Browser extensions

Every browser extension has a different purpose and can help us accomplish a different task. Due to their usefulness, we end up installing many add-ons, which provide the functionality we miss or simply improve the existing one. This is all great, but we don't always realize that fixing problems at the browser level can be expensive.

If we press Shift+Esc in the Chrome browser, this opens its task manager, where we can see the memory requirements for each particular process. The list of processes can be long, especially if we have installed lots of extensions. We can see how much memory each one takes. In my case, the average was around 15MB per extension, so with 20 installed extensions I could expect to have around 300MB RAM reserved for extensions alone. Whether we use these extensions or not, the browser is always running them in the background. Additionally, depending on the current utilization, a minimum of around 60MB is required for the GPU process, 60MB for the browser and 22MB on average for the first empty tab. As soon as we load a heavy web page, for example a YouTube video, these 22MB can grow to over 66MB, the GPU process requirements rise to 130MB and the Flash plug-in is started, which takes 60MB more (as opposed to 9-18MB when in stand-by). The Google Now plug-in that we neither installed, nor is asking us, is started periodically to take additional 8MB RAM. These numbers are taken on a 32-bit machine, which means that once we move to 64-bit, the size of any inefficiencies is multiplied by a factor of two. If we compare these numbers with those we can take from Ctrl+Alt+Del, we can see that they are generally much bigger. Starting a single empty tab is more costly than having three open files in Notepad++. It's not hard to see which one has a higher per-megabyte value. (Per-megabyte value is valid for hard disk space as well. A program that takes 7MB, but is able to clean 68MB of junk files is less efficient than another one that takes >1MB and could clean 84MB. This depends not only on the tools, but also on the context in which they run. As a side note, a program has to be able to carry multiples of its own weight.)
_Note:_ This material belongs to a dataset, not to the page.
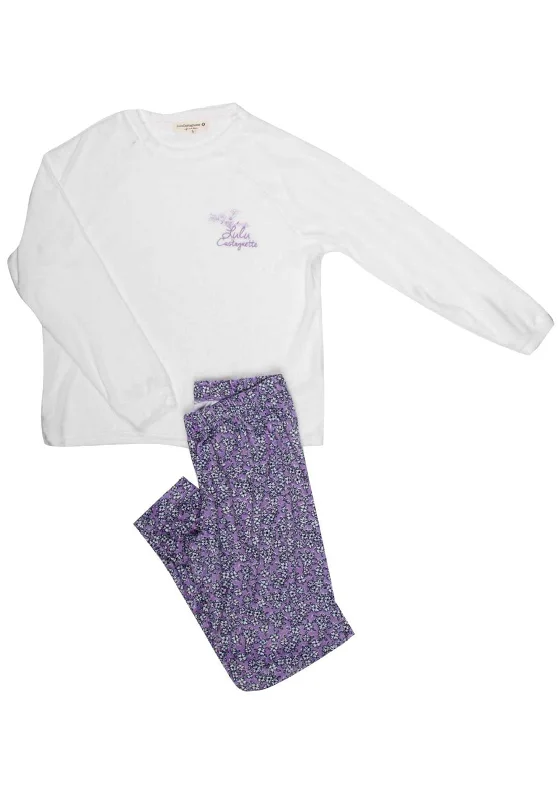 Seventy1 Flower Embroidered Pyjamas, Violet Elegant pajama sets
Although the browser is trying to minimize memory usage over time, there are many places where memory leaks can happen and the prolonged use of certain extensions or websites can cause the browser to slow down over time until it eventually needs to close and release all resources. We still seem to think that the PC was made for a single program and a single tab, which is severely limiting what people can do with their machines. A machine that has only 512MB RAM, 2/3 of which are taken by the OS, doesn't have much room for a fancy browser. It is taking more resources than it is able to empower the user.
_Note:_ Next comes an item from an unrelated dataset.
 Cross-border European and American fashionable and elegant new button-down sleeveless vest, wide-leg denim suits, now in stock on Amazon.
When testing websites, we rarely have only one browser open. Except Chrome, there are also Firefox, Opera, IE, Safari. They also have memory-hungry extensions. Although these extensions may have the same names, they reside multiple times in memory as they use different hosts. This can make a system less responsive. Although, extensions very often promise to make our life easier, they quietly steal machine resources. Running extensions and plug-ins can be costly, because they compete with the open tabs for the same available resources. The more active extensions we have, the less tabs we can open and the worse the browsing experience becomes. The web designer may not always be guilty that a website is slow, when a third-party extension can adversely impact the user-page interactions. In Chrome it is recommended to use an incognito window, which prevents the extensions from starting without uninstalling them. This is much easier than seeking where to enable/disable them before each run. When we need an extension, we can always open a normal window. A more radical approach would be to uninstall most extensions, especially the ones that we use only occasionally, but are constantly taxing the system. Depending on their number, we may notice a certain speedup in the browser response time when dealing with tabs and loading new content. Another option is to close certain non-critical processes when they occupy inadequate levels of memory. But this is hardly repeatable.

The number of tabs we keep open has a growing tendency. This can affect performance and make us believe that we need extra RAM when we already can't utilize effectively the one that we have. Our hardware is only able to soften, but not solve our software problems. For this we'll need better programmers with the right combination of skills. People that refuse to participate in 1000-component systems simply because they work in a company of 1000 people. Otherwise the best we can do is to hope that our website won't be loaded in a "late" tab after we have warned users to disable their extensions.